> **SET EXERCISE**
Change every "farthest" in the rows below to "most distant", leaving all else unchanged, and give the rows back without the pictures.
-- Start of PROVIDED RECORDS --
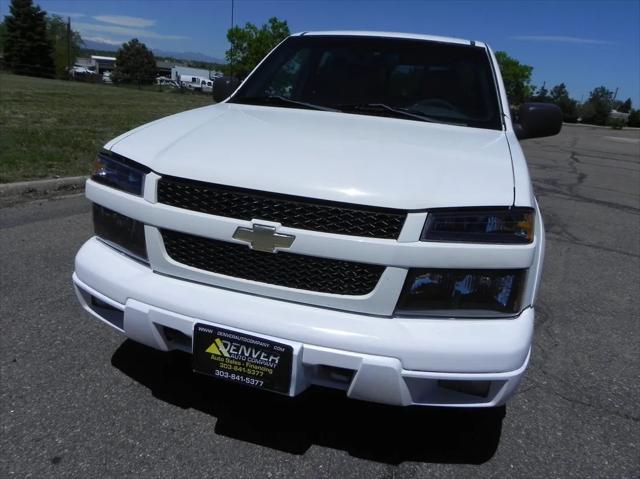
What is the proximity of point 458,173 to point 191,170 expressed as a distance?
3.40ft

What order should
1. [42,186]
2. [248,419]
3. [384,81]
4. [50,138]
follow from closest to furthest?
[248,419], [384,81], [42,186], [50,138]

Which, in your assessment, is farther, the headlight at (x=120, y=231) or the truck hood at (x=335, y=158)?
the headlight at (x=120, y=231)

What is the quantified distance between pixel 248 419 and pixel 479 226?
1321 mm

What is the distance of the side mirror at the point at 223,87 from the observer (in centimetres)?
387

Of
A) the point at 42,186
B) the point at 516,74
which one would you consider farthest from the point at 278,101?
the point at 516,74

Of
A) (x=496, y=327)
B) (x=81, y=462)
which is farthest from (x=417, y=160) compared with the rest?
(x=81, y=462)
-- End of PROVIDED RECORDS --
> **EXPECTED ANSWER**
What is the proximity of point 458,173 to point 191,170 expressed as a distance?
3.40ft

What order should
1. [42,186]
2. [248,419]
3. [384,81]
4. [50,138]
follow from closest to furthest?
[248,419], [384,81], [42,186], [50,138]

Which, in your assessment, is farther, the headlight at (x=120, y=231) or the truck hood at (x=335, y=158)?
the headlight at (x=120, y=231)

What is the quantified distance between pixel 248 419 and pixel 479 226?
1321 mm

What is the distance of the side mirror at the point at 223,87 from the observer (in centimetres)?
387

Of
A) the point at 42,186
B) the point at 516,74
which one would you consider most distant from the point at 278,101?
the point at 516,74

Of
A) (x=496, y=327)
B) (x=81, y=462)
which is most distant from (x=417, y=160) compared with the rest?
(x=81, y=462)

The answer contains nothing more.